Share

3

Ini hari pertama Clara magang. Matahari sudah menyembul menampakkan wujudnya sejak beberapa jam yang lalu. Tapi ada sedikit keraguan di hati Clara antara harus mendatangi agensi model itu atau batal saja. Jika ditanya apa alasannya meragu maka Clara akan menjawab tidak tahu. Perasaan itu muncul secara tiba-tiba.

“Datang, tidak, datang, tidak, datang ….” Clara mendesah dengan wajah bingungnya. Disesapnya lagi kopi panasnya. Rasa pahitnya mendominasi. “Ayolah, Cla. Stop menjadi pengecut. Ini hanya magang dan semua akan baik-baik saja.”

Clara tandaskan kopinya. Meletakkan gelasnya asal dan menyambar tasnya. Clara bersiap untuk hari ini.

“Toh orang-orang di sana tidak ada yang mengenalinya.”

Clara meyakinkan dirinya sendiri. Hidup sendiri bukan sebuah pilihan yang mudah. Di dunia ini siapa yang mau menjadi yatim piatu atau tidak pernah melihat bagaimana rupa kedua orang tuanya. Untuk itu Clara tetap menjalani kehidupannya sesulit apa pun itu.
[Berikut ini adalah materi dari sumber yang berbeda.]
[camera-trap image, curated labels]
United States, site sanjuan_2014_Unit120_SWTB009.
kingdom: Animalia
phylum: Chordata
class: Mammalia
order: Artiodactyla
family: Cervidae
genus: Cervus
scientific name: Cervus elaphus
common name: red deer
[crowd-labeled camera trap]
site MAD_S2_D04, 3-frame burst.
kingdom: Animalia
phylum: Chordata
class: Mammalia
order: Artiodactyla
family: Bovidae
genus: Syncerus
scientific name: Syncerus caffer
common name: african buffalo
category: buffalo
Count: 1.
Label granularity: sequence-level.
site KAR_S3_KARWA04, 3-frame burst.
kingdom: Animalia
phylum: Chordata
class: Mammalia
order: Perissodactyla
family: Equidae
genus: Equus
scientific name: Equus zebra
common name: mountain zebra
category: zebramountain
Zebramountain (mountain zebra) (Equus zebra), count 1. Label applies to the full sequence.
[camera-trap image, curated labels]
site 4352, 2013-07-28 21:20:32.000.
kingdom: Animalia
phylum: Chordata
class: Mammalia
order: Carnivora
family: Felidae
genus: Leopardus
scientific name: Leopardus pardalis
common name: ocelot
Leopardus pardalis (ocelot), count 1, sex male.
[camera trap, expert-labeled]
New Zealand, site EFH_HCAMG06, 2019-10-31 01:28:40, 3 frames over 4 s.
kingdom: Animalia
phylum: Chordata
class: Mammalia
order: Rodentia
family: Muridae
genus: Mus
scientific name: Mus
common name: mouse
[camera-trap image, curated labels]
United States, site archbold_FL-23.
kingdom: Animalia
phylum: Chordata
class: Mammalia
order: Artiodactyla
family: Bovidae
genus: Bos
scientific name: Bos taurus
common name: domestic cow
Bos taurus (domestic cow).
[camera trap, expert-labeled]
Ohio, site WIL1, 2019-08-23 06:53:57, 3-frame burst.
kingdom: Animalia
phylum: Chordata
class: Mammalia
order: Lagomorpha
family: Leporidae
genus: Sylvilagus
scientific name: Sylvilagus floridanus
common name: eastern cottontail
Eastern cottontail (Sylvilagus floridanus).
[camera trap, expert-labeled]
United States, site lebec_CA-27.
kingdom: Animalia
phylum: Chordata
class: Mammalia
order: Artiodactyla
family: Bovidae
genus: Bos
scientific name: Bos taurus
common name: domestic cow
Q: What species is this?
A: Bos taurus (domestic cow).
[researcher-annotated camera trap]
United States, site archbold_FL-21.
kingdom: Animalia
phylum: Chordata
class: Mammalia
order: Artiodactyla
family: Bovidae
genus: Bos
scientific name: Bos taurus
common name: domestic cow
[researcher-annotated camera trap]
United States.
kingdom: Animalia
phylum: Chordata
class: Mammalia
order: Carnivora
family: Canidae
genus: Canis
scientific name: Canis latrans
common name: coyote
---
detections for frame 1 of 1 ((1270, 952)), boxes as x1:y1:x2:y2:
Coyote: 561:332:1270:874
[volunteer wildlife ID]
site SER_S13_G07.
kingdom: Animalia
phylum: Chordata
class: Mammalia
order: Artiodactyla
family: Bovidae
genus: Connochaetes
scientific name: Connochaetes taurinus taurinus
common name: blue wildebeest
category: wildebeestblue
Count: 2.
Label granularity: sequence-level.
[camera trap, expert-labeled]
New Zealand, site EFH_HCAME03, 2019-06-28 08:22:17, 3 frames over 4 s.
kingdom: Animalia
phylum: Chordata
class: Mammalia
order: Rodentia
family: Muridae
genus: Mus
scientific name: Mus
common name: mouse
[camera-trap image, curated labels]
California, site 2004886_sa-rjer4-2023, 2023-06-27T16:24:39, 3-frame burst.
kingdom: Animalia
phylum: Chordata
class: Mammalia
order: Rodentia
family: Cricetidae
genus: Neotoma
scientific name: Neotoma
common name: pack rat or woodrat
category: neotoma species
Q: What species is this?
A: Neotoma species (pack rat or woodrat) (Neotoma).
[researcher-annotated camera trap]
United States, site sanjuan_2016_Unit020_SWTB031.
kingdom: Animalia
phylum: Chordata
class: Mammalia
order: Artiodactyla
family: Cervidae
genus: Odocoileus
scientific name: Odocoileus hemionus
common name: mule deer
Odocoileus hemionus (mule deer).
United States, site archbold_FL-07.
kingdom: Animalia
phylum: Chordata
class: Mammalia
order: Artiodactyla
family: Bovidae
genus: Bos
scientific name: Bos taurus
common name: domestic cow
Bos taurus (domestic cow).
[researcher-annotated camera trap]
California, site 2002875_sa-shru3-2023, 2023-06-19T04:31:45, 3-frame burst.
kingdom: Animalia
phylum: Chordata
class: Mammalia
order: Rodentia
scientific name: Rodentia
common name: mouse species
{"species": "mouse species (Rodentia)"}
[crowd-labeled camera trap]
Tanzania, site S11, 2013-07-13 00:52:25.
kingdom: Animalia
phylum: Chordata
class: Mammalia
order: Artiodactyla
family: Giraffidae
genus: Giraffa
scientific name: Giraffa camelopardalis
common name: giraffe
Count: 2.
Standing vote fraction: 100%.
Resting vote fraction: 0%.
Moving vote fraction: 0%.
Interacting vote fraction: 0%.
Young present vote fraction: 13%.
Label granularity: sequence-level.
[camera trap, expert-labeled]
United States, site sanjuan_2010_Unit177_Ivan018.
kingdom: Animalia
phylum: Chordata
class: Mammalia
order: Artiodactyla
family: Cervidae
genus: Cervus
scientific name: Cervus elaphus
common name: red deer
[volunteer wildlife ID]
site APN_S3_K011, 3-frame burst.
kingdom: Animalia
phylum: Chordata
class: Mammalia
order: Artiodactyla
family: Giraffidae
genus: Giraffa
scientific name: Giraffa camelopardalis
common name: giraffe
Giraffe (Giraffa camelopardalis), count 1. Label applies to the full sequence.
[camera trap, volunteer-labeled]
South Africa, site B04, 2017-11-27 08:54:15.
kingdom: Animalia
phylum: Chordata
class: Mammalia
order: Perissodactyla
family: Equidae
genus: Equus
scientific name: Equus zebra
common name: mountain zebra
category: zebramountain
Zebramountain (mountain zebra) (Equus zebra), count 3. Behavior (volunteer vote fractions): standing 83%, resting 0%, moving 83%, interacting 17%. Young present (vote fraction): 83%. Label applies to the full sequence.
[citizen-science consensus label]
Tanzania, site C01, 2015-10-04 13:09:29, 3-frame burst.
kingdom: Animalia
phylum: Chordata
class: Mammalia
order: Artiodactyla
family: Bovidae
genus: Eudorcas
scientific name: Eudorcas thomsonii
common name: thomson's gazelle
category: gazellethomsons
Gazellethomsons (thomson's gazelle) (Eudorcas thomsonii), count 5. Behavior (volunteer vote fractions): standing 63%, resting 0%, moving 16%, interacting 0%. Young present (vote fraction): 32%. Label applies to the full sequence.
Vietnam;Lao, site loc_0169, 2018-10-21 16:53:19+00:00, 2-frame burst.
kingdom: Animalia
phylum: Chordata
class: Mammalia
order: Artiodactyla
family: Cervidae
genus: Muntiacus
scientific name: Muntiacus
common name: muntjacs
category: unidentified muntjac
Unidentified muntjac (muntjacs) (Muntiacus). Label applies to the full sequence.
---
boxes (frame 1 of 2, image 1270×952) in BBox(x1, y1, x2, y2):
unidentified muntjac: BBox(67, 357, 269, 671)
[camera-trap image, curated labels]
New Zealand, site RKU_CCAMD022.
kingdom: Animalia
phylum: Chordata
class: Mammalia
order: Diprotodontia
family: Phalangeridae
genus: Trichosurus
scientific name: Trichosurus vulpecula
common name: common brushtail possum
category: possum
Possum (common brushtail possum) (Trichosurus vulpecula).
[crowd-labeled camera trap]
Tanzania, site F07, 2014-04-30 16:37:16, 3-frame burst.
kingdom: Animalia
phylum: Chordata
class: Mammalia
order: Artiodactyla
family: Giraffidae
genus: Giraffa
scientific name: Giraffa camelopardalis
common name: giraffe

Karena keraguan masih menggelayuti, kedua kaki Clara melangkah dengan berat. Dalam hatinya terus meyakinkan jika pilihannya adalah yang terbaik. Sambil menunggu bus yang akan membawanya menuju tempat tujuan, Clara putar lagu kesukaannya. Berharap dengan ini Clara bisa sedikit terhibur.

***

Riuh, sesak. Itu kesan pertama yang Clara lemparkan melihat bagaimana bisingnya studio yang berukuran luas tapi terasa sesak. Clara tiba di kantor agensi tepat waktu. Dan pemandangan pertama yang Clara dapati adalah sebuah tubuh dengan pakaian kurang bahan.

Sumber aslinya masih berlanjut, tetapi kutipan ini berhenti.